A two-in-one antibody against HER3 and EGFR has superior inhibitory activity compared with monospecific antibodies.
Schaefer, G., Haber, L., Crocker, L.M., Shia, S., Shao, L., Dowbenko, D., Totpal, K., Wong, A., Lee, C.V., Stawicki, S., Clark, R., Fields, C., Lewis Phillips, G.D., Prell, R.A., Danilenko, D.M., Franke, Y., Stephan, J.P., Hwang, J., Wu, Y., Bostrom, J., Sliwkowski, M.X., Fuh, G., Eigenbrot, C.(2011) Cancer Cell 20: 472-486
- PubMed: 22014573 
- DOI: https://doi.org/10.1016/j.ccr.2011.09.003
- Primary Citation of Related Structures:  
3P0V, 3P0Y, 3P11 - PubMed Abstract: 
Extensive crosstalk among ErbB/HER receptors suggests that blocking signaling from more than one family member may be essential to effectively treat cancer and limit drug resistance.

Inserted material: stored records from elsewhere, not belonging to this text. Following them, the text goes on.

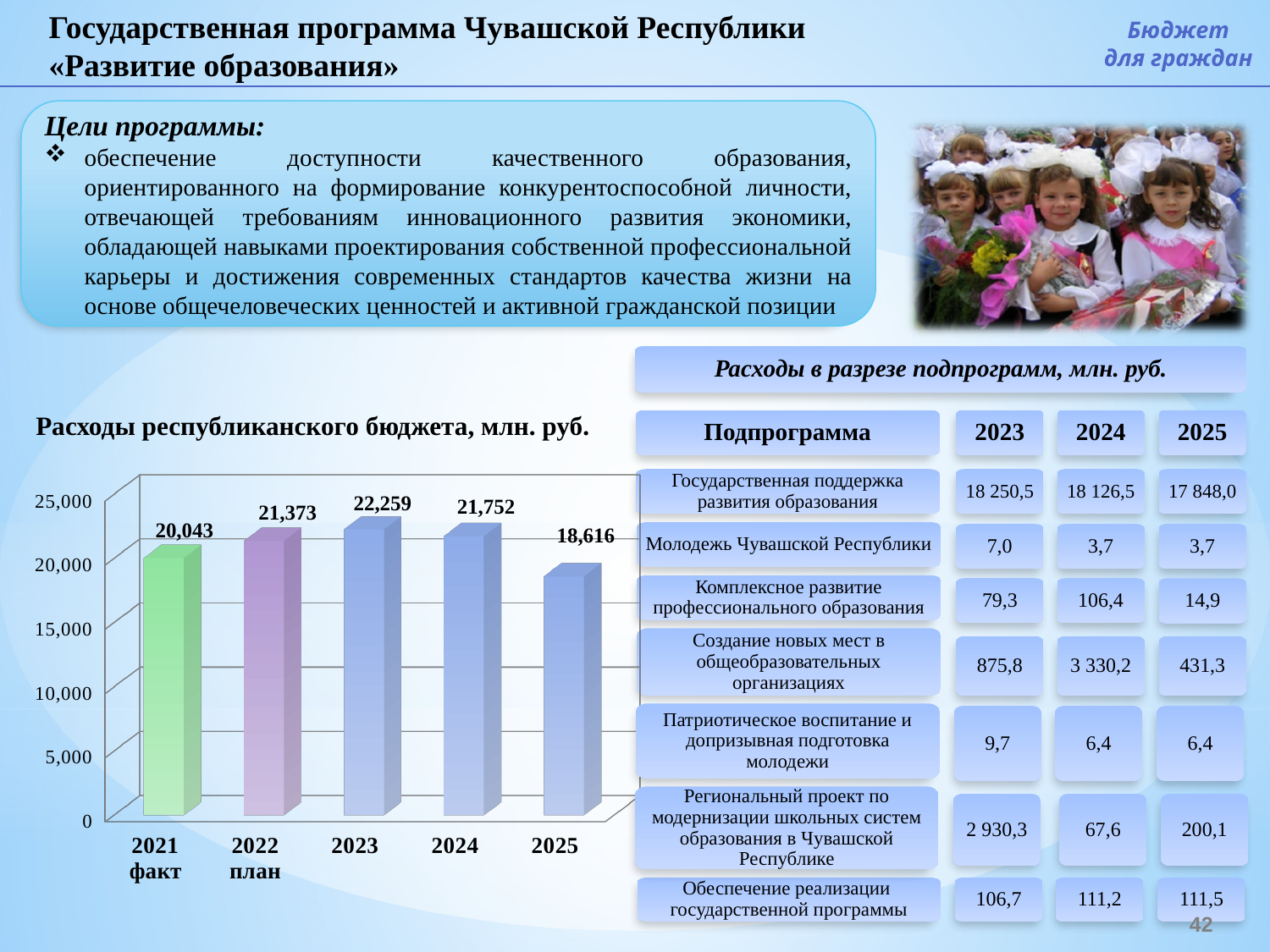
What type of chart is 'Расходы республиканского бюджета, млн. руб.'? bar chart What is the value for 2023 in the chart 'Расходы республиканского бюджета, млн. руб.'? 22,259 In the chart 'Расходы республиканского бюджета, млн. руб.', do the values rise or fall from 2023 to 2025? fall Which year has the lowest value in the chart 'Расходы республиканского бюджета, млн. руб.'? 2025 What is the value for 2025 in the chart 'Расходы республиканского бюджета, млн. руб.'? 18,616 How many bars are shown in the chart 'Расходы республиканского бюджета, млн. руб.'? 5 What is the difference between the values for 2022 план and 2021 факт in the chart 'Расходы республиканского бюджета, млн. руб.'? 1,330 In the chart 'Расходы республиканского бюджета, млн. руб.', which is larger: the value for 2024 or the value for 2022 план? 2024 What is the value for 2021 факт in the chart 'Расходы республиканского бюджета, млн. руб.'? 20,043 In the chart 'Расходы республиканского бюджета, млн. руб.', is the value for 2025 greater or less than 20,000? less What is the difference between the values for 2023 and 2025 in the chart 'Расходы республиканского бюджета, млн. руб.'? 3,643 Which year has the highest value in the chart 'Расходы республиканского бюджета, млн. руб.'? 2023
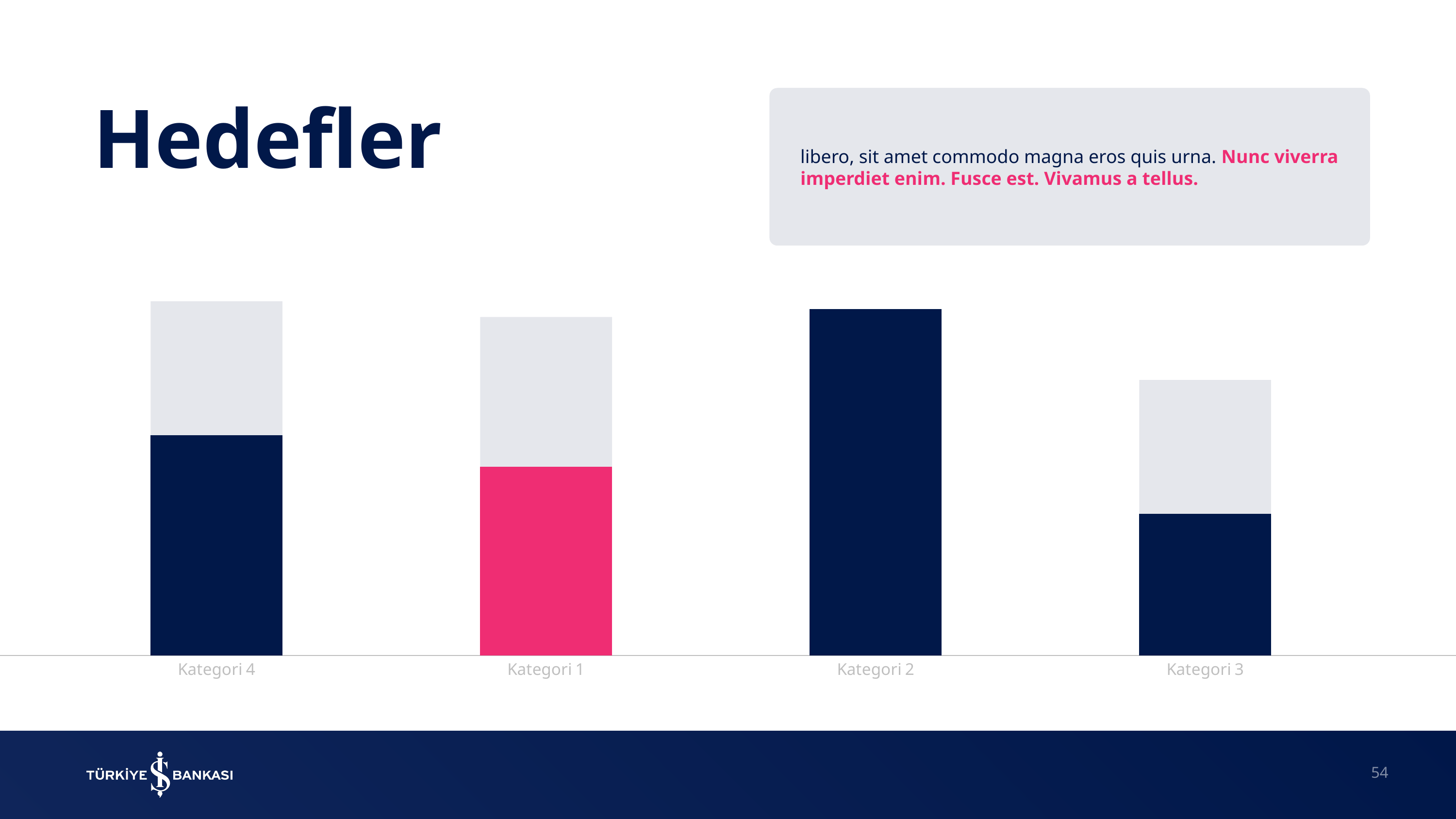
Which category's bar is coloured pink in the chart? Kategori 1 Is the coloured segment for Kategori 4 taller or shorter than the coloured segment for Kategori 1? taller Which category has the smallest coloured (non-grey) segment in the chart? Kategori 3 How many categories are shown on the x axis of the chart? 4 Which category has the tallest dark navy segment in the chart? Kategori 2 Which category has the shortest bar overall in the chart? Kategori 3 What is the title of the slide containing the chart? Hedefler Is the overall bar for Kategori 1 taller or shorter than the overall bar for Kategori 3? taller Which category label appears first (leftmost) on the x axis? Kategori 4 What kind of chart is shown on the slide? bar chart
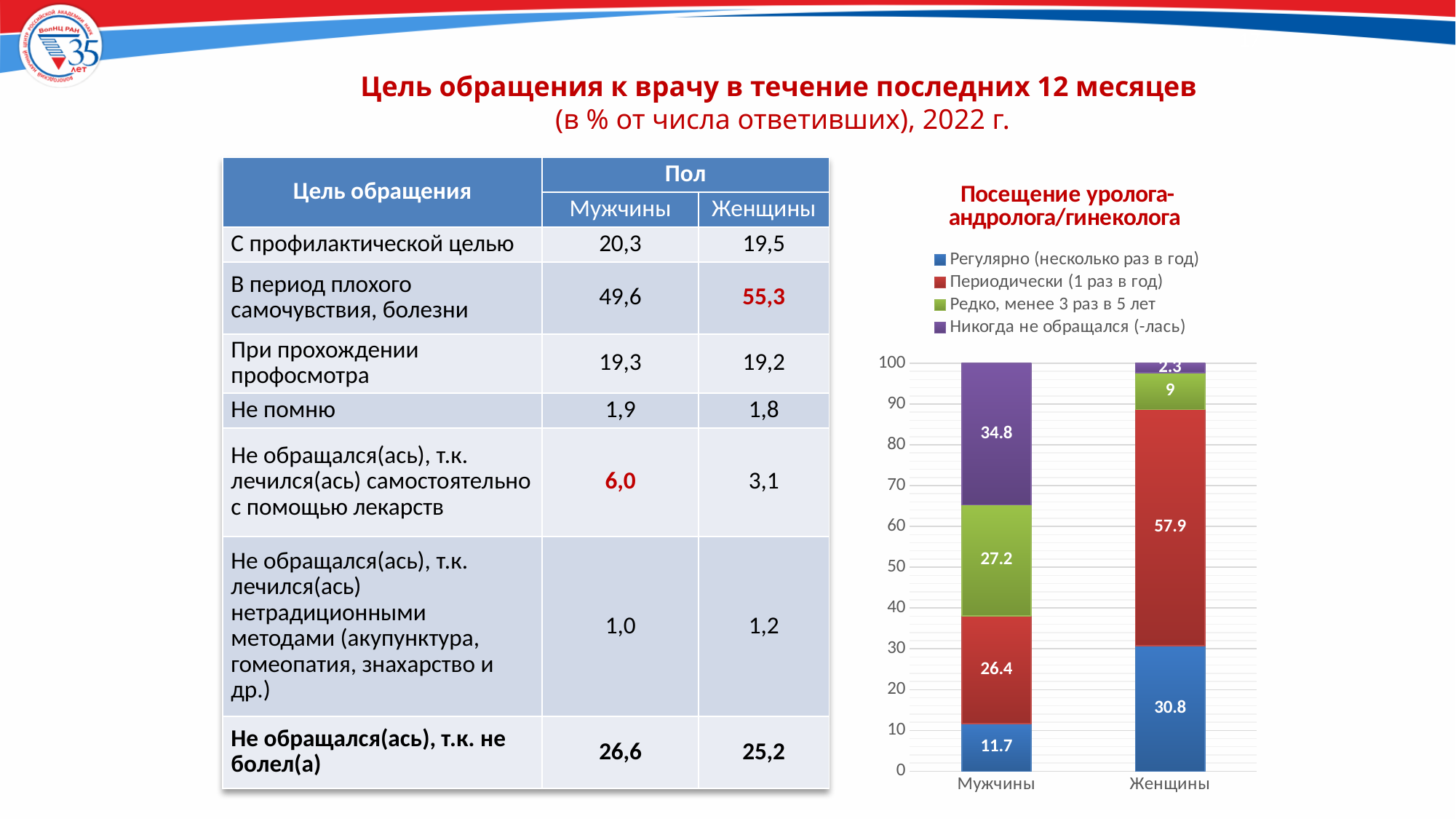
In the chart 'Посещение уролога-андролога/гинеколога', what is the value for 'Никогда не обращался (-лась)' for Мужчины? 34.8 In the chart 'Посещение уролога-андролога/гинеколога', what is the value for 'Регулярно (несколько раз в год)' for Мужчины? 11.7 In the chart 'Посещение уролога-андролога/гинеколога', what is the difference between the 'Регулярно (несколько раз в год)' values for Женщины and Мужчины? 19.1 In the chart 'Посещение уролога-андролога/гинеколога', which series has the smallest value for Мужчины? Регулярно (несколько раз в год) In the chart 'Посещение уролога-андролога/гинеколога', what is the value for 'Редко, менее 3 раз в 5 лет' for Женщины? 9 What kind of chart is shown on the right side of the slide? Stacked bar chart How many series does the legend of the chart 'Посещение уролога-андролога/гинеколога' list? 4 In the chart 'Посещение уролога-андролога/гинеколога', which series has the largest value for Женщины? Периодически (1 раз в год) In the chart 'Посещение уролога-андролога/гинеколога', what is the value for 'Периодически (1 раз в год)' for Женщины? 57.9 In the chart 'Посещение уролога-андролога/гинеколога', what is the total of the stacked bar for Женщины? 100 In the chart 'Посещение уролога-андролога/гинеколога', which is larger: 'Никогда не обращался (-лась)' for Мужчины or for Женщины? Мужчины How many categories are shown on the x axis of the chart 'Посещение уролога-андролога/гинеколога'? 2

We generated a conventional IgG molecule MEHD7945A with dual HER3/EGFR specificity by phage display engineering and used structural and mutational studies to understand how a single antigen recognition surface binds two epitopes with high affinity. As a human IgG1, MEHD7945A exhibited dual action by inhibiting EGFR- and HER3-mediated signaling in vitro and in vivo and the ability to engage immune effector functions. Compared with monospecific anti-HER antibodies, MEHD7945A was more broadly efficacious in multiple tumor models, showing that combined inhibition of EGFR and HER3 with a single antibody is beneficial.
Organizational Affiliation: 
Department of Research Oncology, Genentech, Inc, South San Francisco, CA 94080, USA.